DANBURY, Conn. -- It was a call they had often prepared for, but hoped never to take.
Shortly after 10 a.m. Friday, doctors in the emergency room at Danbury Hospital received word of a school shooting in nearby Newtown.
Reports were scattered. No one knew at first whether it was a high school or an elementary school. No one knew how many patients to expect. But within 10 minutes, 80 doctors, nurses and other staff members were ready for anything, prepping trauma teams, four emergency rooms and six operating rooms. One of those on watch: The chairman of the pediatric department.
Just 12 miles down the road from Sandy Hook Elementary School, and charged by the state with handling mass casualty events, the doctors at Danbury knew that if many were hurt, the victims would be coming through their emergency room doors.

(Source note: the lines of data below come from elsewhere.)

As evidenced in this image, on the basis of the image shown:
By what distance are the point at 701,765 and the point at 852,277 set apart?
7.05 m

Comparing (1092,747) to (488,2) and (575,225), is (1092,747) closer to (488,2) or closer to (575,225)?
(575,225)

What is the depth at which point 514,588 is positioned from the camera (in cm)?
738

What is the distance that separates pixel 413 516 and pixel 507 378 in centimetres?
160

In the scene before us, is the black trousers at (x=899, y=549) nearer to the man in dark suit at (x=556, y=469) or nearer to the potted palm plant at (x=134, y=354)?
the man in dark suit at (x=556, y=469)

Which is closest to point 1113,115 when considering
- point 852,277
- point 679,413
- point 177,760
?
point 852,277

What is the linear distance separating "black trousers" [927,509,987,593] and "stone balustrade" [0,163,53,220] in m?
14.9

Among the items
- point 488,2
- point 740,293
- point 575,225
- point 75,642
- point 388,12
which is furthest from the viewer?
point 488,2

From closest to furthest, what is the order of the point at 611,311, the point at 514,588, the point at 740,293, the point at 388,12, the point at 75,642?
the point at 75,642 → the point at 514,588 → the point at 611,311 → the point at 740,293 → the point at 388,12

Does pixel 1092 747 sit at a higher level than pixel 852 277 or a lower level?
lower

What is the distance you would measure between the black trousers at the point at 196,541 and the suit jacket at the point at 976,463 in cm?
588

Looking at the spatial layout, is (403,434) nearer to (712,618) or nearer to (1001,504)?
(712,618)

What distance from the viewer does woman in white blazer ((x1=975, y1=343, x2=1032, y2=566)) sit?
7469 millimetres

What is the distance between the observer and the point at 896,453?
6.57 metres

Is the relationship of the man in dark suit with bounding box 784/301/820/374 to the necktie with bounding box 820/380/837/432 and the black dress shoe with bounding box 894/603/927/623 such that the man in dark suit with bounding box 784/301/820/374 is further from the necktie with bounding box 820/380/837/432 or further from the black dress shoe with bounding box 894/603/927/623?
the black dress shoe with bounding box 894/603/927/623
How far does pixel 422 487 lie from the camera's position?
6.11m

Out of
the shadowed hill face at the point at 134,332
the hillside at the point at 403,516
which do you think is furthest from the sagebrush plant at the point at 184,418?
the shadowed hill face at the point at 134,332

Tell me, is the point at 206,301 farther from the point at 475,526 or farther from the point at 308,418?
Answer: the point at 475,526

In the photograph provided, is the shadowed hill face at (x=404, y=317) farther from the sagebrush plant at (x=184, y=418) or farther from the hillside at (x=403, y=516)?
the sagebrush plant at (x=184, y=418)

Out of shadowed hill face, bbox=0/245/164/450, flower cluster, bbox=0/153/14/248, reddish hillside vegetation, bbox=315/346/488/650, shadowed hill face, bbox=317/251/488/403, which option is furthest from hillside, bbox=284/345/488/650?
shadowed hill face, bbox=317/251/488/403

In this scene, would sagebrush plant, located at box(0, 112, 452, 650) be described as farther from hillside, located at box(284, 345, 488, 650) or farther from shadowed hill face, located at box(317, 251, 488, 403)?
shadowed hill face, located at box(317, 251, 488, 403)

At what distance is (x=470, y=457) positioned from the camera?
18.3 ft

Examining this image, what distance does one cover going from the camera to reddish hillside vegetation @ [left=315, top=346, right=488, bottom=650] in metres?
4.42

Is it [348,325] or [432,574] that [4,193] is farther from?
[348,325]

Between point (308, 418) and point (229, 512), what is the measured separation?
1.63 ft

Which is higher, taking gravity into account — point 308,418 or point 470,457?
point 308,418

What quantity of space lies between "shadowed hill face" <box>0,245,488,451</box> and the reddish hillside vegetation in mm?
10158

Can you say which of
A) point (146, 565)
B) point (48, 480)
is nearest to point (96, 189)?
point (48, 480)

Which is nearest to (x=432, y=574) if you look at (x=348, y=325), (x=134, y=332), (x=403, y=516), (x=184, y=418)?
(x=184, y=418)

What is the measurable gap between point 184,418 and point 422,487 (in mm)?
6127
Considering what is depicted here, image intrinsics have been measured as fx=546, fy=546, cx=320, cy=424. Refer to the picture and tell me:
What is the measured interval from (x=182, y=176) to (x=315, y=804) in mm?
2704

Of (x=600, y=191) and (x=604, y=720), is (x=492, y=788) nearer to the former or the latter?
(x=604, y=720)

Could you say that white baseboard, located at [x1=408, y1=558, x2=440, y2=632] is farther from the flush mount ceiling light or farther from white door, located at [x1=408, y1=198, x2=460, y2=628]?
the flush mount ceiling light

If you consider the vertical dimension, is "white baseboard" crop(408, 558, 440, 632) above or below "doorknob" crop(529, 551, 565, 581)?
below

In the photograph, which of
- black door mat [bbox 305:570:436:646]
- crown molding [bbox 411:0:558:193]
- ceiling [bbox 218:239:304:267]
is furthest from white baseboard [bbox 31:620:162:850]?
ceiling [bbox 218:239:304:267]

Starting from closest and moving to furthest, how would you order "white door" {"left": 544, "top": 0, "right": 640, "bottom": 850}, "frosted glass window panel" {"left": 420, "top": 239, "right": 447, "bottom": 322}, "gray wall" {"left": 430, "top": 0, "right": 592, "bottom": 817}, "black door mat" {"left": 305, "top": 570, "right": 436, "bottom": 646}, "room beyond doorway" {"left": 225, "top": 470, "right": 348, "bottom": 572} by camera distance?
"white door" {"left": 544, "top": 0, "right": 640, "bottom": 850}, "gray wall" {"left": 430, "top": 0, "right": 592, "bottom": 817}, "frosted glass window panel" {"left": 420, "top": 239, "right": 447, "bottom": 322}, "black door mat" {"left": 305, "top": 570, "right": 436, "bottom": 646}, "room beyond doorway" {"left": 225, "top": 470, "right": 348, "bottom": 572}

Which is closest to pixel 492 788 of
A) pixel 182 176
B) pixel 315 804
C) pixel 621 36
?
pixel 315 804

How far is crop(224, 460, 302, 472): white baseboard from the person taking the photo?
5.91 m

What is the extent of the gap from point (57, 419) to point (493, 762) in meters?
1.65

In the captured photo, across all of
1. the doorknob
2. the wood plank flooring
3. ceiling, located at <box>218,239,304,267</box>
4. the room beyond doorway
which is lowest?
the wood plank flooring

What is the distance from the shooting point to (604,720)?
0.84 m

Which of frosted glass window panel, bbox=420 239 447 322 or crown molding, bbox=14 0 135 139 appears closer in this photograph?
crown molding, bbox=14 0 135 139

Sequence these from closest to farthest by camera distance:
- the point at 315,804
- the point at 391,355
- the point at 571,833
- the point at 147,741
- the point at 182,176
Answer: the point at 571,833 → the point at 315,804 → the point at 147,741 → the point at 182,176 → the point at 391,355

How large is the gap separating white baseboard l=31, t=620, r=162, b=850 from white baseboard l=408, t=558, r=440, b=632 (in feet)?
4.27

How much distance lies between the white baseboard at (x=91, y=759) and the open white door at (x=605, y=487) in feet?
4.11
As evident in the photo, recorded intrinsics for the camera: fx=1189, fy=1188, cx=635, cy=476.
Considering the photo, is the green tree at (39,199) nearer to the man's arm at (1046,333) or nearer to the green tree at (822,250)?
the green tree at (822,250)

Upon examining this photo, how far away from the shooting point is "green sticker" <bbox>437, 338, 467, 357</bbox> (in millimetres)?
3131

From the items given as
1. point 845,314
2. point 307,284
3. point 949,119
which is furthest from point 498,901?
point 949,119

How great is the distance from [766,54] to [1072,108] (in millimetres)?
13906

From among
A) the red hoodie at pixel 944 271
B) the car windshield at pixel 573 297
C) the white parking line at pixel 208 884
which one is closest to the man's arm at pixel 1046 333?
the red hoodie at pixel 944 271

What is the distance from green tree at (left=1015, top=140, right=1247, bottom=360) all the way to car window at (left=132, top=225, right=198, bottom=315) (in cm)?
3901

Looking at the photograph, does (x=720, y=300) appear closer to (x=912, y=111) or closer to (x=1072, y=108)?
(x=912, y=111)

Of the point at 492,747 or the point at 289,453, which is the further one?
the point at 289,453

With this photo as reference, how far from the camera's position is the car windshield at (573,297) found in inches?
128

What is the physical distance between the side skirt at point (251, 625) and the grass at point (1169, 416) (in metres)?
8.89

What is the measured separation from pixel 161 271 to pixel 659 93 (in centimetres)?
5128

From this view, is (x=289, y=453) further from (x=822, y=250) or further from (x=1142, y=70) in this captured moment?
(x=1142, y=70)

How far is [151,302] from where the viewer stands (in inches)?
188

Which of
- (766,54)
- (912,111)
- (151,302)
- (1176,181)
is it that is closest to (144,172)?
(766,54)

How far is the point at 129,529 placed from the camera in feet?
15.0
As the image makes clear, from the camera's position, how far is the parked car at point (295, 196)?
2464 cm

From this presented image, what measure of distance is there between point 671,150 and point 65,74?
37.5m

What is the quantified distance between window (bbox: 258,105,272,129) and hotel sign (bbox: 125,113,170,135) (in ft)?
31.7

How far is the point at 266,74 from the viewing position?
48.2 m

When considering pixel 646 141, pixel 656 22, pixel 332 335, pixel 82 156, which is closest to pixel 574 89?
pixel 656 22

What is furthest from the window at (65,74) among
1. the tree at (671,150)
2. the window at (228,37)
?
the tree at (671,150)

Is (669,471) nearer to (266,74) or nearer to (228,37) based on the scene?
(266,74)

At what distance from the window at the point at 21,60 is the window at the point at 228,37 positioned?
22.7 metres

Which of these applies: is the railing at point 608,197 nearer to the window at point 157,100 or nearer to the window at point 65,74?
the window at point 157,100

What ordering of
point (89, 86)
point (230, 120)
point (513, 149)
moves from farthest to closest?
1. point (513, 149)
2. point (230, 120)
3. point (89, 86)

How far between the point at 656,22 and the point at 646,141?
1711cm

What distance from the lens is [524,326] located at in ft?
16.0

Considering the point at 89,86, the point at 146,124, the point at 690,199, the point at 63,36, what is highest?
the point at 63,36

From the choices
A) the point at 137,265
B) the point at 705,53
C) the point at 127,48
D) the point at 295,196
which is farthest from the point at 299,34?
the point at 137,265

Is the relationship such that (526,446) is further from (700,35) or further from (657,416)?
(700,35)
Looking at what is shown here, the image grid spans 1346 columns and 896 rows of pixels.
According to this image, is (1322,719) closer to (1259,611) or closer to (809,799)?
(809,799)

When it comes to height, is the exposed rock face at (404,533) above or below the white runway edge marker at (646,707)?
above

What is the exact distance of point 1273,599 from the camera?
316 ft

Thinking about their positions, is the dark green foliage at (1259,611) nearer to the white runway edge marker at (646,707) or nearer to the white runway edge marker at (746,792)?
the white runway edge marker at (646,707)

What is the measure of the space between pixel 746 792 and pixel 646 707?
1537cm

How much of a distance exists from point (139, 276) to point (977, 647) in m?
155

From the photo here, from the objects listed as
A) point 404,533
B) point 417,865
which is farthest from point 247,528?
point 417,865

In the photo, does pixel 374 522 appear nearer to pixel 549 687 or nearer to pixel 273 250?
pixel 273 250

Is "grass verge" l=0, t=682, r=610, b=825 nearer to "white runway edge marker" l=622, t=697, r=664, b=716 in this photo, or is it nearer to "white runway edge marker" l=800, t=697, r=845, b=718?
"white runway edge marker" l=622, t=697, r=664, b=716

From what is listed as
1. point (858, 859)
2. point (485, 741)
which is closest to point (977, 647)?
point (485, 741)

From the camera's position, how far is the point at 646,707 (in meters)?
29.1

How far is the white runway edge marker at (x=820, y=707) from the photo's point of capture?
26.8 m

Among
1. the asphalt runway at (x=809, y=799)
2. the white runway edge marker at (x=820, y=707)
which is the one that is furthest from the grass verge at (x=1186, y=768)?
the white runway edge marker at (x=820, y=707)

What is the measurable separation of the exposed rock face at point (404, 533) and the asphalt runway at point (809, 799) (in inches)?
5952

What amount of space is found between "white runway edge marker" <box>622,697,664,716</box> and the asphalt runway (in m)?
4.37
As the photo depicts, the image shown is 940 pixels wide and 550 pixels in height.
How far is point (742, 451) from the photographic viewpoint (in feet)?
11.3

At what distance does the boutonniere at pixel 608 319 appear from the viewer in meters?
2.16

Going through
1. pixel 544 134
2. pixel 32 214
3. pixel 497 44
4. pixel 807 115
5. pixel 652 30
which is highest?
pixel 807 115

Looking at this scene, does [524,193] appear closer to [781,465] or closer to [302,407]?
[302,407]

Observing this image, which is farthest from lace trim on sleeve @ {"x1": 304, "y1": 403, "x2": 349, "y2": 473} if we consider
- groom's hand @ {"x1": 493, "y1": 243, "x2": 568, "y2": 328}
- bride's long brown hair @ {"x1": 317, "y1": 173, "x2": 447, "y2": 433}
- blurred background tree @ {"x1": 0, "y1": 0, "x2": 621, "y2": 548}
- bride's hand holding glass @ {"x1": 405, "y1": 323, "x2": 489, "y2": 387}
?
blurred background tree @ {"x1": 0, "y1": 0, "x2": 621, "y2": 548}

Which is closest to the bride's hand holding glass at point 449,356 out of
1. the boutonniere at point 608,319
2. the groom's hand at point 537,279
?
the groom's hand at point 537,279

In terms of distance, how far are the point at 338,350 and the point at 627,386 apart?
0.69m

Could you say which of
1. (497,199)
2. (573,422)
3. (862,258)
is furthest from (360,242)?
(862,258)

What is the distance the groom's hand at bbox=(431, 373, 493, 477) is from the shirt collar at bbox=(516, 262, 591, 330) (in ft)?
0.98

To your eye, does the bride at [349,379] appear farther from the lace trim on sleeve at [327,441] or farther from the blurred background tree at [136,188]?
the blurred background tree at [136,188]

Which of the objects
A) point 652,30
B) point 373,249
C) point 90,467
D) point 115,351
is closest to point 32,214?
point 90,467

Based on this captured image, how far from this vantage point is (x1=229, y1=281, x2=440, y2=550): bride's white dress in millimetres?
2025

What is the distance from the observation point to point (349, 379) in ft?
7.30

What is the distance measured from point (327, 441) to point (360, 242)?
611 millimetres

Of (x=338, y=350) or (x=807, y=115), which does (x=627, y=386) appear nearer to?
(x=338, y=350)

At around 10:30 a.m., three patients arrived, one after the other. As a fraction of the medical professionals on hand swung into action, the rest waited tensely.
Overseeing it was Dr. Patrick Broderick, the hospital's chairman of emergency medicine. Around midday, as the unbearable scope of the tragedy was becoming clear to the world, Broderick received another call. There would be no more patients.
"After some passage of time, it became clear that we didn't get a massive number of victims brought here," said Dr. John Murphy, president and CEO of the hospital's parent organization, the Western Connecticut Health Network.
It was "terribly upsetting," he said. "We knew what it meant."
Eighteen children, six adults and the killer were pronounced dead at the school. Their bodies were still there as of Friday evening, the police combing through bullets and pools of blood to reconstruct a crime scene.
At the hospital on Friday evening, there were no throngs of anxious parents checking on their children. Instead, there was a forest of television satellite trucks.
Hospital officials were tight-lipped because of medical privacy rules, but according to reports, two children were pronounced dead within its walls. Connecticut police said there was one solitary wounded survivor, described as a female who worked at Sandy Hook Elementary School. She was said to be in good condition.
"I've been here 22 or 23 years, and I have never experienced anything like this before," Murphy said.
"I hope to God we never experience anything like this in our life again," said Broderick.